I give an example of a patient I treated who was in terrible pain from an injection drug wound. When people are uncomfortable, it is more difficult to accurately assess them or start an IV. I gave her a dose of intramuscular ketamine, which made her comfortable enough so that I could start an IV and do the rest of my assessment. As I assessed her, I realized that she had a fever. For a paramedic, a fever should automatically trigger you to do a sepsis workup. It turned out she met our criteria for sepsis, a potentially life-threatening illness, which meant that she would be upgraded in the Emergency Department as an urgent patient. We call the hospital with a "sepsis alert" to let them know we are coming in with someone who will need immediate attention from a doctor.
The problem with 'turfing'
Pre-hospitally, patients are often triaged one or more times during their transport to the hospital. When EMS arrives at the patient, they decide whether that patient needs to be attended to at the Advanced Life Support level (by a paramedic) or at the Basic Life Support level (by an EMT). The process of a paramedic giving a call to an EMT is call downgrading or "turfing." In my experience, people who use drugs often have their calls downgraded, usually under the provider's belief that the patient is either exaggerating the severity of their symptoms to get pain medication or that their presentation isn't severe enough to warrant a paramedic to attend the call.
As a paramedic, there are some benefits to turfing a call: You get to drive, sit up front, and don't have to write the patient care report. For many calls, this process makes sense — we respond to a lot of minor injuries and illnesses. However, making this decision based on stigmatizing beliefs about the patient due to their history of drug use can have potentially fatal consequences.
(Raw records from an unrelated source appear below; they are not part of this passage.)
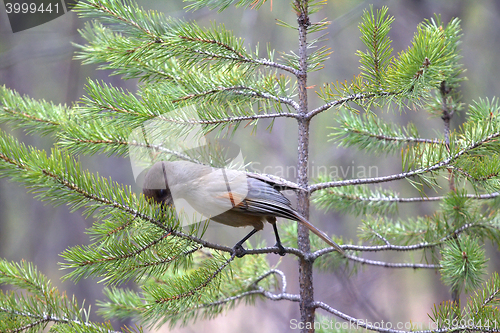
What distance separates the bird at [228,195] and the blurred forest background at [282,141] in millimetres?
2392

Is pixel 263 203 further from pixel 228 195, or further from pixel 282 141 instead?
pixel 282 141

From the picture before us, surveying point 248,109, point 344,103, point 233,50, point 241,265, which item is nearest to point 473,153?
point 344,103

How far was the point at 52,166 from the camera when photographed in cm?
103

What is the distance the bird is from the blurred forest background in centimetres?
239

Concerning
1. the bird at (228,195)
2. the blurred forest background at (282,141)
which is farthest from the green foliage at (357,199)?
the blurred forest background at (282,141)

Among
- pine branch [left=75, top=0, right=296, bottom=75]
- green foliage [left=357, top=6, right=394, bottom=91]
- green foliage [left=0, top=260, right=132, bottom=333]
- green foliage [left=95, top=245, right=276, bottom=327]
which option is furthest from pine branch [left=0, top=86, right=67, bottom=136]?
green foliage [left=357, top=6, right=394, bottom=91]

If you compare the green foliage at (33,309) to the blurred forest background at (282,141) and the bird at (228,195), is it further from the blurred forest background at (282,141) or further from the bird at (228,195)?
the blurred forest background at (282,141)

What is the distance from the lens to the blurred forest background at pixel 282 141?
3.85m

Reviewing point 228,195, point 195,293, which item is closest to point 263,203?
point 228,195

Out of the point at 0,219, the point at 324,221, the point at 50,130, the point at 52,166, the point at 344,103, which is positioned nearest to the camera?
the point at 52,166

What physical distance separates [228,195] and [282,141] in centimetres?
398

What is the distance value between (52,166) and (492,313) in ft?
5.26

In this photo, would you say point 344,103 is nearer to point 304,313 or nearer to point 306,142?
point 306,142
In the example of the patient with sepsis, had the paramedic written off her pain as "drug seeking" and downgraded it to his partner, it is possible that the sepsis would have been missed. Without realizing she has sepsis and explaining her symptoms as "drug seeking" to the hospital, the patient would most likely have ended up in the waiting room. This delay in treatment could result in the patient leaving the hospital without being seen by a doctor and have deadly consequences.
Instead, the way she was treated, without stigma, this person had their pain addressed, was treated like a person, and her sepsis was caught. And this was a real case: The woman is doing really well. She's been in long-term recovery for more than two years now. She just had a baby. She credits the care that she received in the ambulance as to why she got on that path.
These little, tiny decisions that EMS providers make have huge implications for that person.
EMS stigma training outcomes and goals
Experiences like this one is what propelled me to create this training. So far, 70 people have taken it, and just under 50 people have completed the survey at the end. From some preliminary analysis, it appears that the training is changing minds.
You can make a big difference for a lot of people, just by changing one paramedic's mind.
For example, in the training I explain the goal of naloxone is to restore breathing and that we don't want people to be conscious as a result how much naloxone they were given. You want to give as little as possible and to support their breathing with a bag valve mask. One person wrote me an email saying, "I always thought the goal of Narcan was to wake people up." The email concluded with, "Because of your training, I'm going to try to do this differently."
Even if the shift in behavior or attitude is slight, to me, that means that I tapped into something. Maybe they're going to think a little bit differently and then act a little differently. And that makes all the difference.
My goal is to have this training added to the required curriculum. You can make a big difference for a lot of people, just by changing one paramedic's mind.